Abstract
Esophageal bronchial fistula after Ivor Lewis esophagectomy is a challenging complication. Surgical treatment is definitive, but it carries high morbidity and mortality, whereas esophageal stents have been shown to be temporary measures. We highlight the case of a patient who was treated with endoluminal wound vacuum therapy. The fistula healed after 9 days of therapy. The likely reason for success was the presence of an omentum between the esophagus and the bronchus that was placed during esophagectomy and that provided adequate tissue to close the fistula. In a patient with appropriate anatomy, esophageal bronchial fissure can be successfully treated with endoluminal wound vacuum therapy.
Postoperative esophageal bronchial fistula after Ivor Lewis esophagectomy remains a rare but challenging condition with high morbidity and mortality.1 The most suitable treatment approach remains controversial. Historically, operative treatment with esophageal diversion and a muscle flap to the bronchus has been associated with significant morbidity and mortality.2,3 The use of esophageal stents is associated with low rates of success and is often considered more of a temporizing measure to surgery.4 In recent years, endoluminal wound vacuum therapy (EWVT) has emerged as a promising form of treatment for luminal defects such as anastomotic leaks and perforations in the esophagus or colon.5, 6, 7 We present a case of a patient who experienced esophageal bronchial fistula after Ivor Lewis esophagectomy and was successfully treated with EWVT.

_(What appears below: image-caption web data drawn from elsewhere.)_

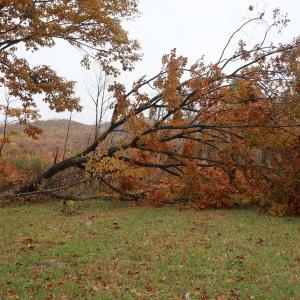 倒木、大風の影響か???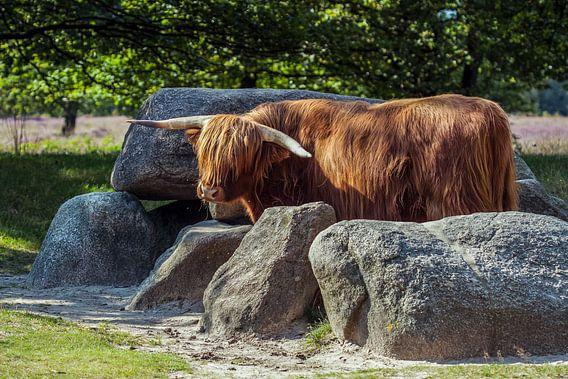 Schotse Hooglander bewaakt hunebed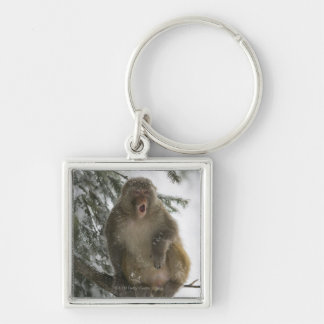 Rhesus Macaque monkey (Macaca mulatta) sitting Silver-Colored Square Key Ring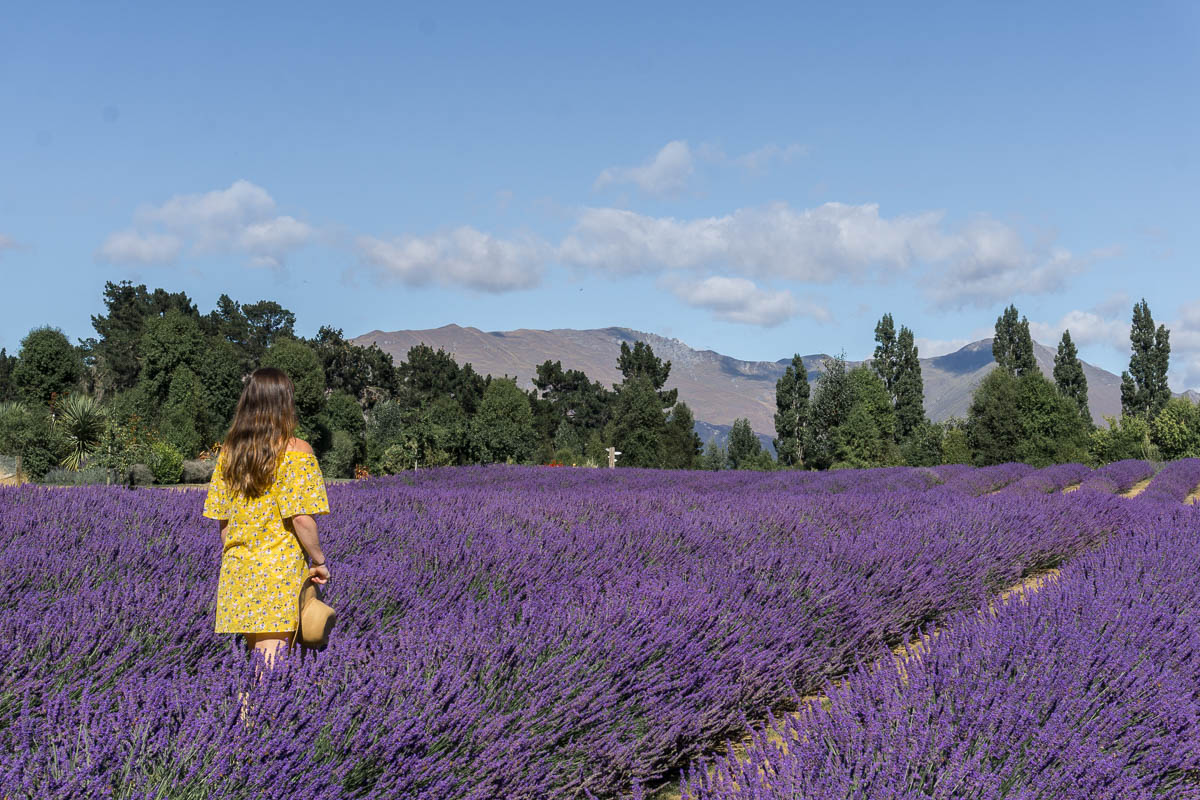 Visit Wanaka Lavender Farm New Zealand Tips Things To Know Migrating Miss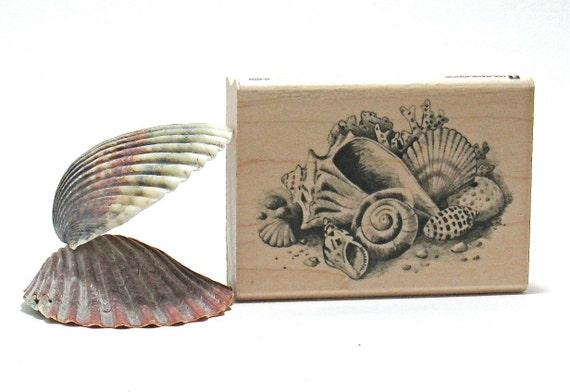Seashell Stamps (Set of 4)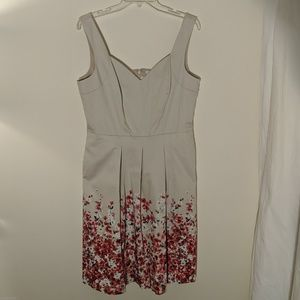 [WHBM] NWT Floral Fit Flare Dress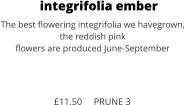 integrifolia ember The best flowering integrifolia we havegrown, the reddish pink  flowers are produced June-September    £11.50     PRUNE 3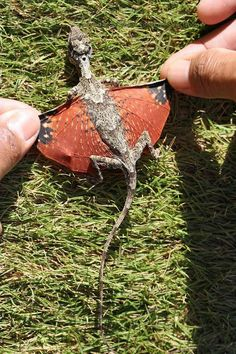 """Indonesian-dragon aka Draco volans"" >>> Is this real? I'm in love!"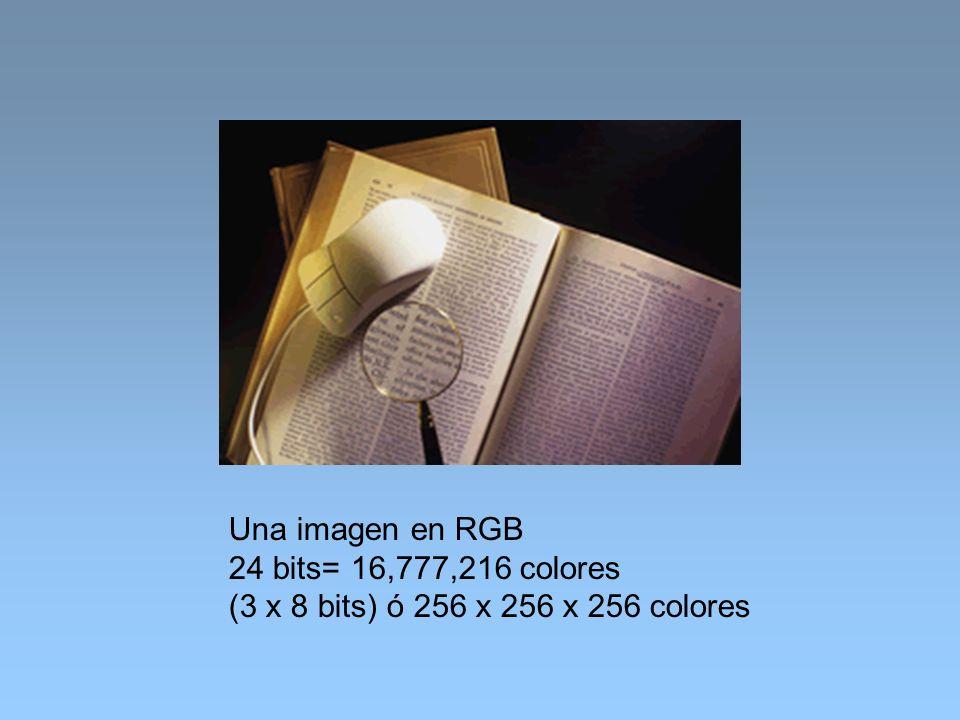 Una imagen en RGB 24 bits= 16,777,216 colores (3 x 8 bits) ó 256 x 256 x 256 colores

A 67-year-old White man was admitted to our hospital with painless rectal bleeding. The workup included a computed tomographic (CT) scan of the abdomen and pelvis that showed esophageal thickening; subsequent endoscopy showed a 5-cm polypoid mass 37 cm from the incisors, and a snare mucosal resection was attempted but was incomplete because of a broad base. Further staging workup with positron emission tomography and CT and with endoscopic ultrasound revealed stage IIB (cT2 N0 M0) poorly differentiated adenocarcinoma. The patient underwent induction chemoradiation therapy with subsequent restaging and showed no signs of cancer progression. The patient underwent a robot-assisted Ivor Lewis esophagectomy with a modified Orringer anastomosis in the chest with V-Loc suture (Medtronic) and an omental flap to the anastomosis and with jejunostomy tube placement. The patient’s pathology report showed ypT0 N0 M0 or a pathologic complete response. The patient was discharged home on postoperative day 7 while tolerating goal-tube feeding and ingesting nothing by mouth.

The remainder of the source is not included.